## Directions
Every entry should be reproduced precisely, with each picture left out.

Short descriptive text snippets

········

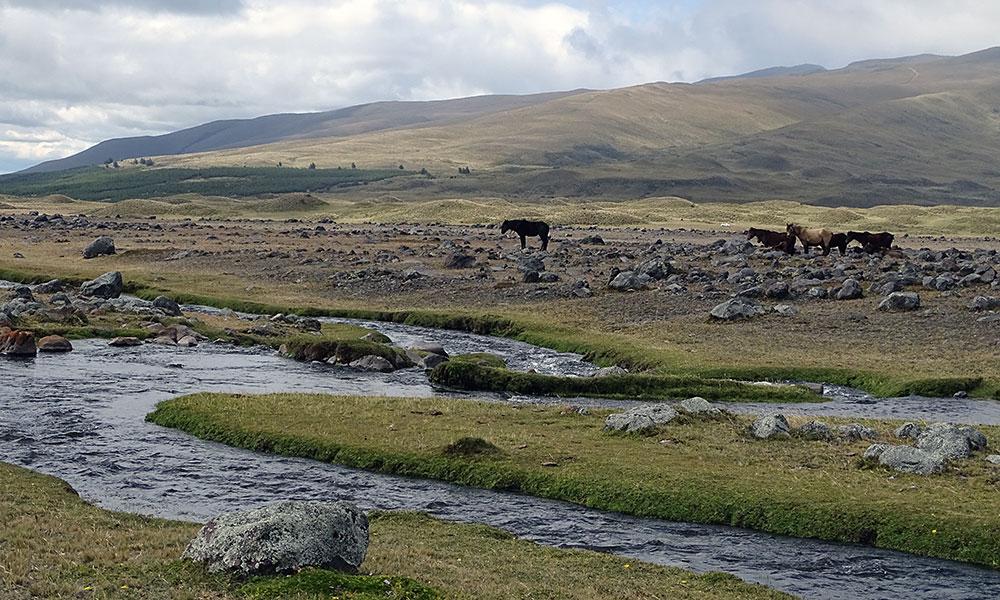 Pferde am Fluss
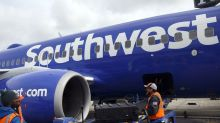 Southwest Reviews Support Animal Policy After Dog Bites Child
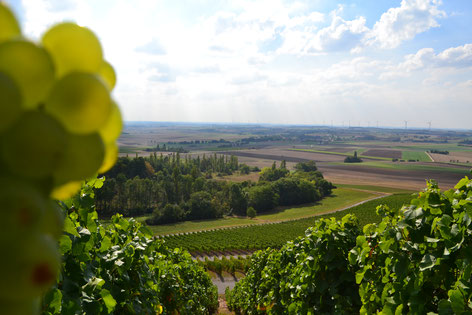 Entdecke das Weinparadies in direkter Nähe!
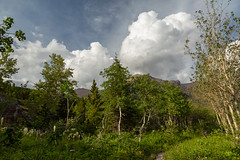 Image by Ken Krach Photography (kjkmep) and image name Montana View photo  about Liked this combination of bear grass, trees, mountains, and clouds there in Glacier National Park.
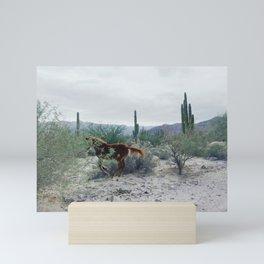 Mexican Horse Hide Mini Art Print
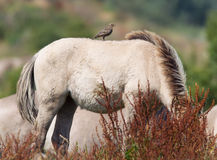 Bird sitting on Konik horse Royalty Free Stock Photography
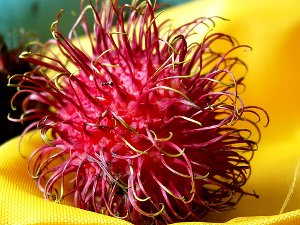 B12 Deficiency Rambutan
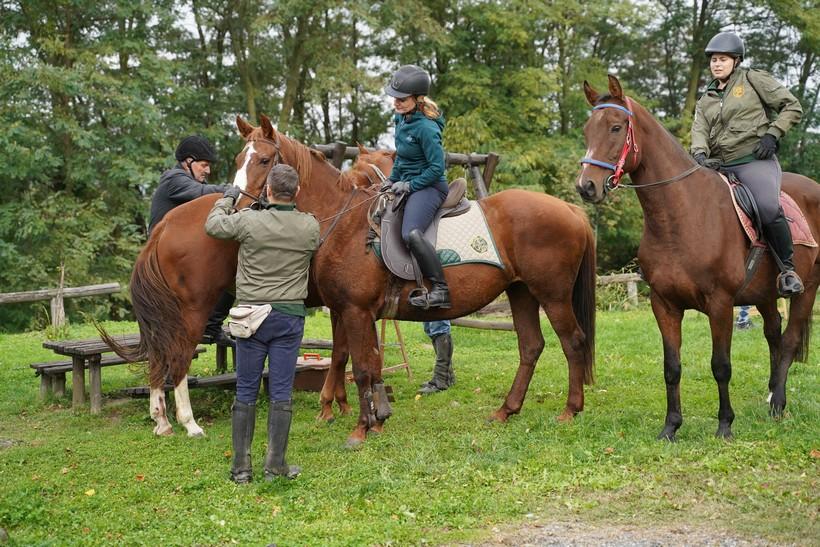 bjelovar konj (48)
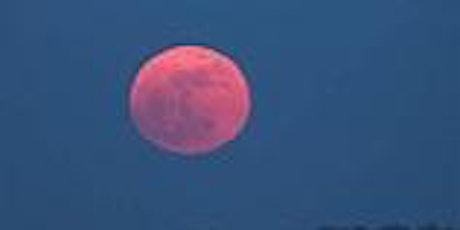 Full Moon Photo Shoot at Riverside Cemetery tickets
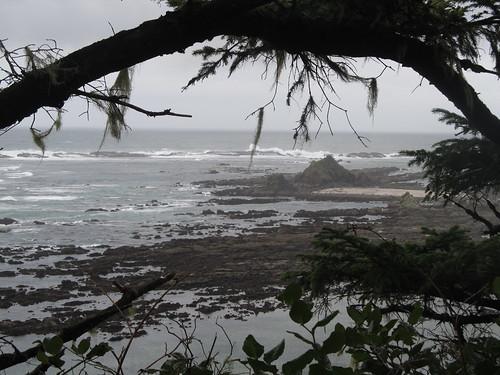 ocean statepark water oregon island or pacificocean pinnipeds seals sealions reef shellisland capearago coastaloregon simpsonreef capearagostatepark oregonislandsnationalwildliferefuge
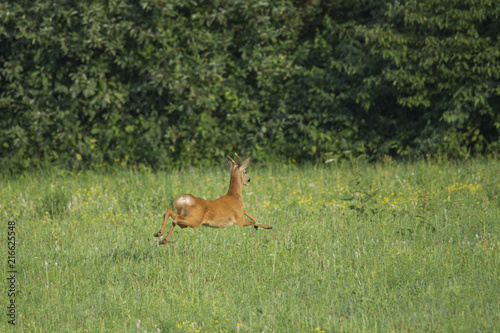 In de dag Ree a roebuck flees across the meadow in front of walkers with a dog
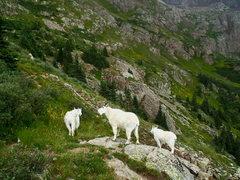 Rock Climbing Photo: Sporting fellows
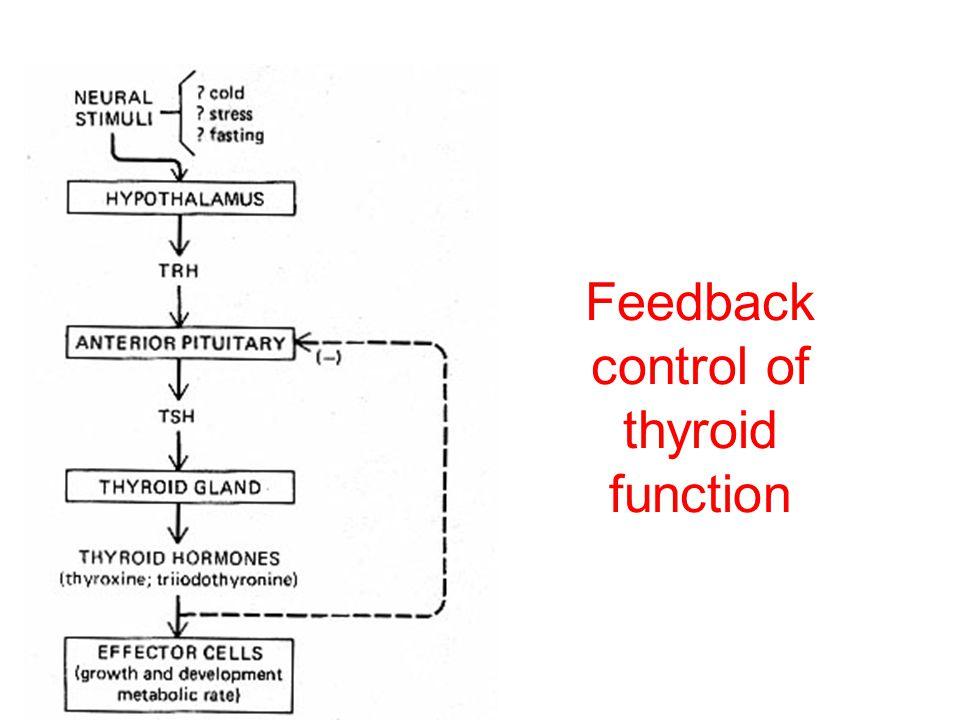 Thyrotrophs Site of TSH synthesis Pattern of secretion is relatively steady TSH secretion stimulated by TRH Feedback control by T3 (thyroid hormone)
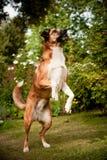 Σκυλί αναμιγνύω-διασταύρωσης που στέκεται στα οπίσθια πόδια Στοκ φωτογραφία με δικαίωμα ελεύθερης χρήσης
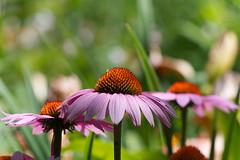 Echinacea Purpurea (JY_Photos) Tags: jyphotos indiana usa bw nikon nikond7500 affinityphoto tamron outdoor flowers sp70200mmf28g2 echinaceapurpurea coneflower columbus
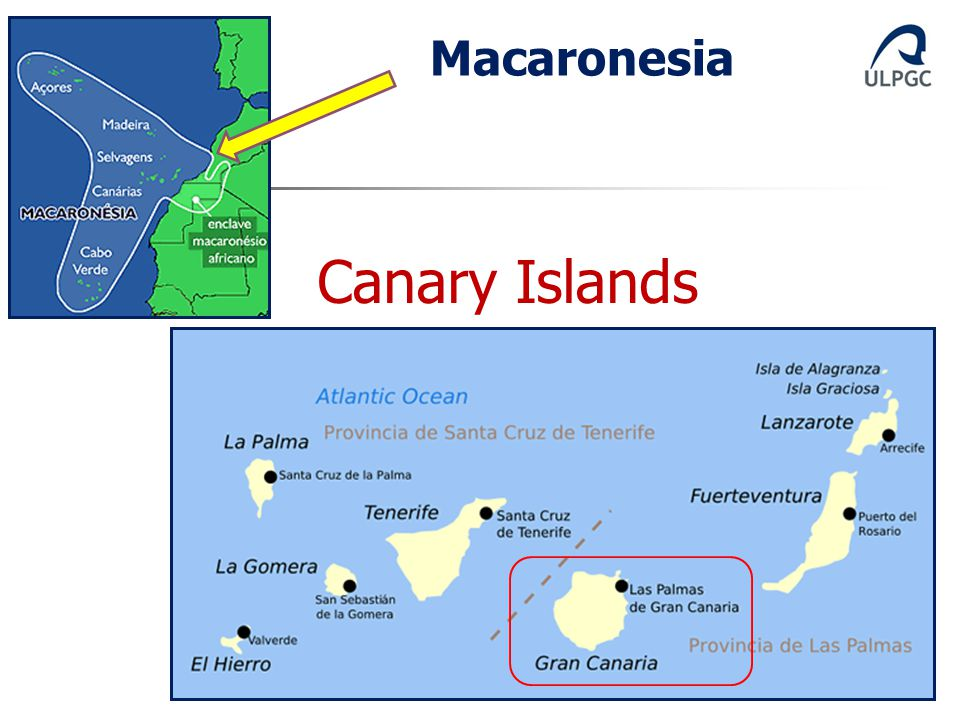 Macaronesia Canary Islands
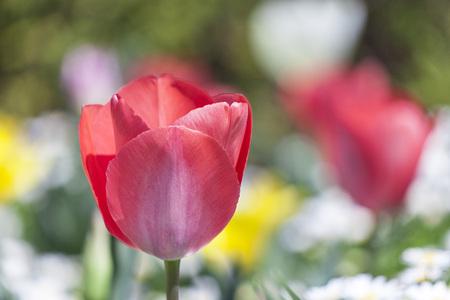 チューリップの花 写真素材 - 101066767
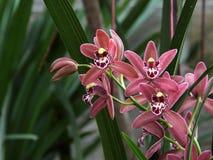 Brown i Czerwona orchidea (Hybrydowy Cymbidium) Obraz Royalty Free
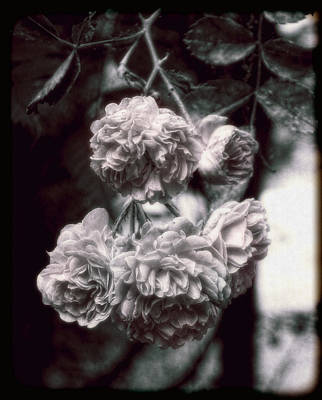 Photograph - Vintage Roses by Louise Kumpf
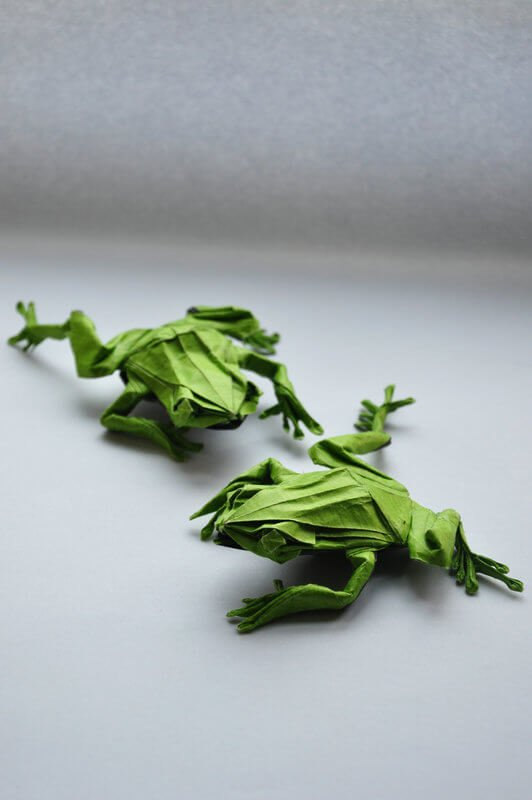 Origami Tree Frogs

········

## Answer space
 Pferde am Fluss
 Southwest Reviews Support Animal Policy After Dog Bites Child
 Entdecke das Weinparadies in direkter Nähe!
 Image by Ken Krach Photography (kjkmep) and image name Montana View photo  about Liked this combination of bear grass, trees, mountains, and clouds there in Glacier National Park.
 Mexican Horse Hide Mini Art Print
 Bird sitting on Konik horse Royalty Free Stock Photography
 B12 Deficiency Rambutan
 bjelovar konj (48)
 Full Moon Photo Shoot at Riverside Cemetery tickets
 ocean statepark water oregon island or pacificocean pinnipeds seals sealions reef shellisland capearago coastaloregon simpsonreef capearagostatepark oregonislandsnationalwildliferefuge
 In de dag Ree a roebuck flees across the meadow in front of walkers with a dog
 Rock Climbing Photo: Sporting fellows
 Thyrotrophs Site of TSH synthesis Pattern of secretion is relatively steady TSH secretion stimulated by TRH Feedback control by T3 (thyroid hormone)
 Σκυλί αναμιγνύω-διασταύρωσης που στέκεται στα οπίσθια πόδια Στοκ φωτογραφία με δικαίωμα ελεύθερης χρήσης
 Echinacea Purpurea (JY_Photos) Tags: jyphotos indiana usa bw nikon nikond7500 affinityphoto tamron outdoor flowers sp70200mmf28g2 echinaceapurpurea coneflower columbus
 Macaronesia Canary Islands
 チューリップの花 写真素材 - 101066767
 Brown i Czerwona orchidea (Hybrydowy Cymbidium) Obraz Royalty Free
 Photograph - Vintage Roses by Louise Kumpf
 Origami Tree Frogs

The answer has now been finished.